Die Regierung in Berlin hat deutlich gemacht, dass sie die Ukrainer durch Waffenlieferungen und die Ausbildung der ukrainischen Armee unterstützen würden. Wenn man den Kreml kennt, muss man sagen: Es ist schon wichtig, „Hard Power“ zu besitzen und zu zeigen, also starkes militärisches Auftreten, um gegen Russland bestehen zu können. In gewisser Weise ist das, was jetzt hier bei uns in Europa passiert, ein Stellvertreter-Krieg auf einem relativ schlimmen hohen Niveau. Und da ist der Aggressor Russland und nicht der Westen, weil Russland versucht, das Prinzip der Teilung Europas und der Einfluss-Sphären durchzusetzen. Es liegt in unserem europäischen Interesse, dass es hier nicht zu einem weiteren Angriff auf die Ukraine kommt. Wenn wir sagen, dass wir Demokratie unterstützen, wenn wir sagen, dass wir in Europa selbst bestimmen wollen über unsere Sicherheitspolitik, dann müssen wir auch wissen, auf welcher Seite wir stehen. Der Kreml reagiert nur auf Stärke seines Vis-à-vis – nicht auf große Nachgiebigkeit. Hier darf man sich keinen Illusionen hingeben.

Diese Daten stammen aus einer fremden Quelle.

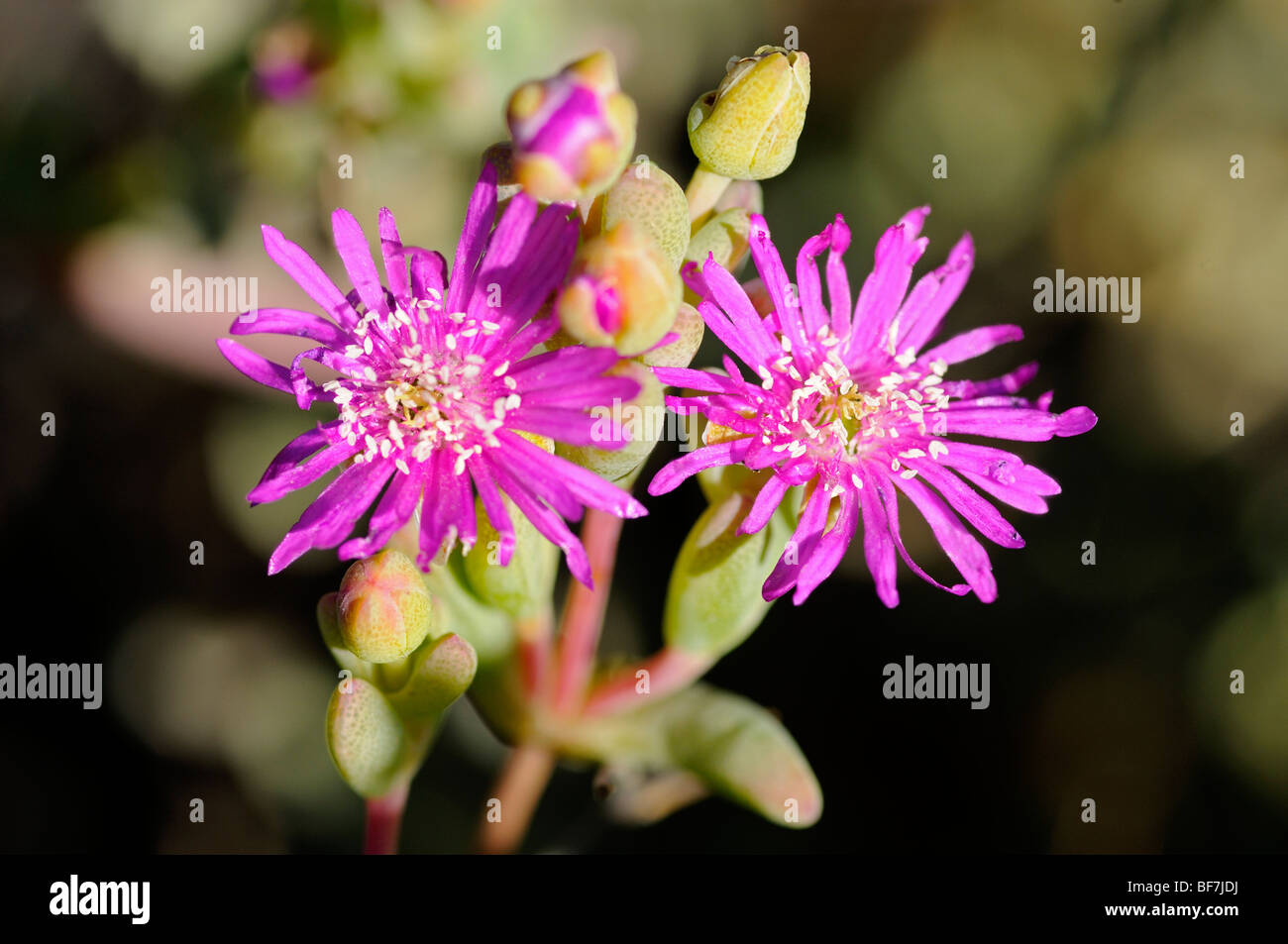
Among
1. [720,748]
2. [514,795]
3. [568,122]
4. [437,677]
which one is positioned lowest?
[514,795]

Russland sieht es als Aggression der Nato, dass sie sich in ehemalige Sowjetstaaten erweitert und dort Waffen stationiert hat.

Ja, das ist ein Argument aus russischer Sicht. Dort argumentiert man, dass diese Waffen der Nato in wenigen Minuten Moskau erreichen könnten. Aber man sagt nicht dazu, dass das auch umgekehrt gilt. In Kaliningrad stehen russische Iskander-Raketen, die in fünf Minuten Berlin erreichen können. Abschrecken und reden – das sind die beiden Themen, um die es heute geht.

Russland wirft dem Westen vor, ein Versprechen gegenüber Gorbatschow gebrochen zu haben, wonach sich die Nato nach der deutschen Wiedervereinigung nicht nach Osten ausdehnen würde. Doch es gibt keine schriftliche Vereinbarung darüber.

Die Situation war damals eine völlig andere. Als die Verhandlungen über die deutsche Wiedervereinigung stattfanden, wusste niemand, wie sich der postsowjetische Raum entwickeln würde, der ja damals noch ein sowjetischer Raum war. Damals glaubten viele sogar noch an ein „Ende der Geschichte“ – dass es nur noch Demokratie und Kapitalismus geben würde –, auch Russland selbst hat das damals ja geglaubt. Es kam anders. Das heutige Russland handelt so, dass es autoritäre Regime in seiner Umgebung belohnt und demokratische, die es dann als „dekadent“ bezeichnet, bestraft. Das ist kein gutes Omen, wenn es darum geht, dass wir friedlich in Europa zusammenleben wollen. Daher glaube ich, dass das schlimme Wort „Abschreckung“ dennoch das richtige in der jetzigen Situation ist.